Orada bizi petrol konusunda uzman olan Şemsettin Yıldız beyle tanıştırıyor. Şemsettin Yıldız Türkiye petrolleri Raman ve Garzan petrolleri hakkında bizi geniş bir şekilde bilgilendiriyor.
Türkiye’nin tüm ihtiyacının %15’inin Türkiye’nin kendi topraklarında çıkarıldığını ve bunun %83’ünün Batman’da çıkarıldığını ifade ediyor.
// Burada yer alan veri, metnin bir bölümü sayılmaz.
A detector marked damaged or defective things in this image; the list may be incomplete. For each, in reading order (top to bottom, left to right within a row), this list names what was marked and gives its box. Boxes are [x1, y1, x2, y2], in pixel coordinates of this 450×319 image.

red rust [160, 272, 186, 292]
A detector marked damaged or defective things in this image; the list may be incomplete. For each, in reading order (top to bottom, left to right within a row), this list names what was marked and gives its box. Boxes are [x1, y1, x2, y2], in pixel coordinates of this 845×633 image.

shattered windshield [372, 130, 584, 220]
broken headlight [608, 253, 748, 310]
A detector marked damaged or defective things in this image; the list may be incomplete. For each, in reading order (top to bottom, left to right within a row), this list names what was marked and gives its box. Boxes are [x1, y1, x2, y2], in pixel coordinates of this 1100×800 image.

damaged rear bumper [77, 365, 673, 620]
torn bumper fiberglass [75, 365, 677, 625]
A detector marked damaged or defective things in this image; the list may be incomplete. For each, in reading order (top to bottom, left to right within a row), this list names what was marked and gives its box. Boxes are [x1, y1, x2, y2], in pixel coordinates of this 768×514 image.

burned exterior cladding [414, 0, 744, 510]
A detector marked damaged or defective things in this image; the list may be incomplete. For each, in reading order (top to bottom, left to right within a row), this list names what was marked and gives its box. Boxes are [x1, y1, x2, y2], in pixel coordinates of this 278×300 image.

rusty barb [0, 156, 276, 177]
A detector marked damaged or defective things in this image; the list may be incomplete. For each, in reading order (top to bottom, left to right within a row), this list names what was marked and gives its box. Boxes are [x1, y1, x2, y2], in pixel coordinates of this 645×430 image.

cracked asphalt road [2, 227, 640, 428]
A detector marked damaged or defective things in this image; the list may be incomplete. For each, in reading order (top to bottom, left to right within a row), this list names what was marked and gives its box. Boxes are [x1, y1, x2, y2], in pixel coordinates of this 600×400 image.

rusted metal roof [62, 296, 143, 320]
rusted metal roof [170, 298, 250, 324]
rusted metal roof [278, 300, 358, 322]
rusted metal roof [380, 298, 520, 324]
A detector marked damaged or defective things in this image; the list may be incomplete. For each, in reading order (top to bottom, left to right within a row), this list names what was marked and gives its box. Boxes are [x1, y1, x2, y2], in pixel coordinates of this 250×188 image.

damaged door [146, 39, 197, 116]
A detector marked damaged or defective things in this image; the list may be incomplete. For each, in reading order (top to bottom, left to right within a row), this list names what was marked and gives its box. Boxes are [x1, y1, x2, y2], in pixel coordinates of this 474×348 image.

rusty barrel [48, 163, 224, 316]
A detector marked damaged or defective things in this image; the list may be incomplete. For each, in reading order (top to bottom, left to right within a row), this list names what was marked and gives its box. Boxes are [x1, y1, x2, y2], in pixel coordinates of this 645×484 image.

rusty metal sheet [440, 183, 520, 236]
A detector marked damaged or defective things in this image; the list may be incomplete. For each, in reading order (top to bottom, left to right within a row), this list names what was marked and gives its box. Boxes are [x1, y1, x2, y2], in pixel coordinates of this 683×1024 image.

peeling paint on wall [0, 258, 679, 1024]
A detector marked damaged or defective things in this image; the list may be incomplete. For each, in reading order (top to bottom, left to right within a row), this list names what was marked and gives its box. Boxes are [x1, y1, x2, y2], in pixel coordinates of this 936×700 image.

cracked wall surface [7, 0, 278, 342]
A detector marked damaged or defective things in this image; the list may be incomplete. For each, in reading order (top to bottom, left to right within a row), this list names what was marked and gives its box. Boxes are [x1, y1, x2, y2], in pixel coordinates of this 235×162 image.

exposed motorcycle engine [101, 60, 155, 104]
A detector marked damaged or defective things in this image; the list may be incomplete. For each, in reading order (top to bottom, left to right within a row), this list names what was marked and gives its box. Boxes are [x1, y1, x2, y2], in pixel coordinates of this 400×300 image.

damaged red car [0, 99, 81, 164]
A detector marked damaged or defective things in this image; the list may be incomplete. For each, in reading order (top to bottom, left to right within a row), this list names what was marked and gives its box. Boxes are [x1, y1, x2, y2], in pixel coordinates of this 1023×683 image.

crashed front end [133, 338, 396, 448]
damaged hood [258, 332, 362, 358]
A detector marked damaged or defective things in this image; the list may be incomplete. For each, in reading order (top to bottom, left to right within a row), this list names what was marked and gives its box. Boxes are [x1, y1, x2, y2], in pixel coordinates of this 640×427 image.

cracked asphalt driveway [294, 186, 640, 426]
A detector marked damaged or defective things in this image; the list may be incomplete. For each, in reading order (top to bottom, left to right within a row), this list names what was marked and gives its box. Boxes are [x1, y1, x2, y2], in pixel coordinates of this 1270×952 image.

Batman’da 2000’e yakın petrol kuyusunun bulunduğunu ve bunun Batman’da bulunan petrolün yüzde onunu ifade ettiğini anlatıyor.
Böylece yerinde ve uzmanlarınca petrol kuyularını inceleme imkanı buluyoruz.
HASANKEYF 2-3 YIL SONRA BAMBAŞKA BİR DÜNYA OLACAK
Peşinden Hasankeyf’e gidiyoruz.
Hasankeyf yapılan baraj nedeniyle kısa bir süre sonra sular altında kalacak.
Hasankeyf’te bulunan 1800- 2000 aile için devletimiz Hasankeyf’in eski yerinin üzerinde geniş bir düzlükte binalarını yapmış durumda.
Yeni Hasankeyf’in Kaymakamlığı, belediye binası, hastanesi ve hele hele müzesi şimdiden tamamlanmış.
Kaymakam, belediye başkanı,hastanesi taşınmış durumda.
Hasankeyf’te il Kültür Müdürümüzün yanında Zeynep İsen Hanfendi arkeolog ve alanında yüksek lisans yapmış çok değerli bir müze araştırmacısı.
Heyetimize geniş geniş bilgiler veriyor.
Hasankeyf’in 7. yüzyılda Yermük seferinden sonra feth edildiğini ifade ediyor.
Eyyubiler ve Akkoyunlar zamanında 20 yıla yakın bölgeye başkentlik yaptığını ifade ediyor.
Keyf’in Aramice bir kelime olduğunu ve kaya anlamına geldiğini söylüyor bize Zeynep hanım.
Batman İl Kültürümüz Müdürümüz Mehmet ihsan Aslan bey ve değerli arkeolog Zeynep Hanım Zeynel Bey Kümbeti parça parça değil olduğu gibi taşındığını ve bunu dünyada bir ilk olduğunu,Türkiye’nin bunu gerçekleştirdiğini ifade etti.
Yine caminin minaresinin taşınması işi devam ediyordu.
Caminin mihrabı, tarihi hamam ve benzeri bir çok tarihi eser yeni Hasankeyf’e taşınmış durumdaydı.
Yeni Hasankeyf’te kurulan Hasankeyf müzesi belki de dünyanın en önemli müzelerinden biri durumunda.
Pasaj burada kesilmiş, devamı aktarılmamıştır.